Another kid who got away had his splenetic say in The Tattooed Jungle (Without Walls, C4). Tony Parsons was out to duff up the working class who, he claims, have undergone a terrible transformation from the noble, self- improving creatures of sepia- tinted, Hovis-ad memory to a bunch of obese, pissed, Rottweiler-owning philistines ('They're a bit short, squire, in their heads and in their hearts'). Parsons sounded as if he were reading out an article from some in-yer-Face publication over selected shots of proletarian degradation: peroxide shopgirls tottering down the street, young men at a karaoke night with pale, blue-veined bellies that plopped like haggises. Every so often some archive footage was intercut: a pinnied granny knelt on the cobbles to scrub her front step while a string quartet played something gracious. Ah, the dignity of labour, Tone, brings a lump to your throat, dunnit? Auberon Waugh and Derek Jameson spoke for and against the motion with bile and tears respectively. But it was Parsons and his consuming contempt that fascinated. Once, as Mr Julie Burchill, he was the fiercely articulate voice of punk rock, but a little celebrity has triggered the familiar radical's conversion: from Johnny Rotten to Johnny Righteous faster than you can say Paul Johnson.

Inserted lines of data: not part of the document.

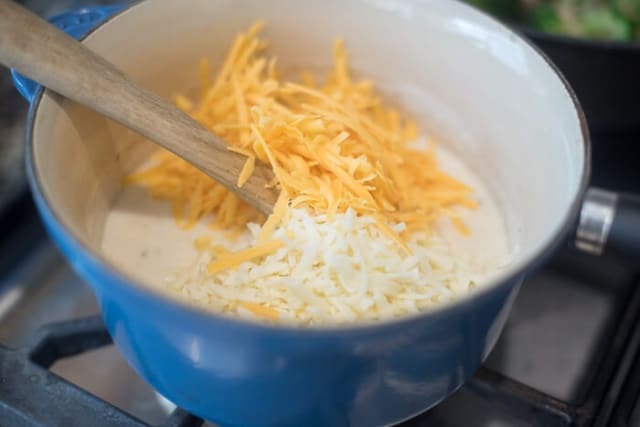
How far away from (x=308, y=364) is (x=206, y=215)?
1.02 feet

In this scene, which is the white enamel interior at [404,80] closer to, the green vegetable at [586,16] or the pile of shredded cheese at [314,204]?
the pile of shredded cheese at [314,204]

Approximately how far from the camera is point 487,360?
0.80 meters

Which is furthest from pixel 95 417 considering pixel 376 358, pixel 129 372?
pixel 376 358

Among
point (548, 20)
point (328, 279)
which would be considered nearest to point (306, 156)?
point (328, 279)

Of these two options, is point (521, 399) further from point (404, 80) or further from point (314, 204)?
point (404, 80)

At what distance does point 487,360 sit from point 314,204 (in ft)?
0.94

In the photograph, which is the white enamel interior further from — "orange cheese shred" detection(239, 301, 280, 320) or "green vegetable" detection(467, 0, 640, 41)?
"green vegetable" detection(467, 0, 640, 41)

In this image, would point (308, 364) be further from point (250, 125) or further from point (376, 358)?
point (250, 125)

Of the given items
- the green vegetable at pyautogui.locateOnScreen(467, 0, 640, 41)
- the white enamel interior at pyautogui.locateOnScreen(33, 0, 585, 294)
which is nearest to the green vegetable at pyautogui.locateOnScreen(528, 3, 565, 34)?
the green vegetable at pyautogui.locateOnScreen(467, 0, 640, 41)

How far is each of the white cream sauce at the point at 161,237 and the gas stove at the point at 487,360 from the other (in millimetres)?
72

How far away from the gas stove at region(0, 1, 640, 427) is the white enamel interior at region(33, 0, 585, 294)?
0.13 metres

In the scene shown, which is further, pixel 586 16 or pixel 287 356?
pixel 586 16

You could drive a 'rusty white van' (come on, Tone, how could you forget the furry dice?) through Parsons' arguments. Which was a pity, because even some of the dumb things he said got people talking - and thinking. The working class Parsons is nostalgic for lived in an age of deferred gratification: keep yer nose clean, mind yer p's and q's and They'll see you right. The lesson of the last 30 years is not that better pay, VCRs and chicken nuggets have bred a race of morons, but that in an age when They can no longer see you right, there's no reason to know your place.

I hope Parsons was watching The Searchers (Present Imperfect, BBC2), a plain and moving account of the fate of four Clacton school-leavers. The girls, kindly and decent, were happy to settle for office jobs; the boys scratched against their fate a little longer. The camera made mournful forays to the beach, where breakwaters shelved into the sea like sinking dreams.

In Royal Gardens (BBC2), Sir Roy Strong minced around the lovely grounds of Hampton Court explaining why they should be dug up and restored to their former austerity. Those 300-year-old yews were for the chop: 'I for one can't wait to start,' he sniffed. 'Just look at these excruciating whimsy topiary. And whatever is this?' he hissed, spying a bronze cherub in the buff. I fear this man is on course to become a TV Character. All the ingredients are there: bossiness, battiness and a face you can buy in any good joke- shop: owl specs, bulb nose, salt 'n' pepper 'tache. Sir Roy reminded me of John Pope-Hennessy, who in a beguiling Omnibus the week before last talked about Piero della Francesca as if he were some secret garden to which only he, Sir John, had the key. Welcome to haughtyculture.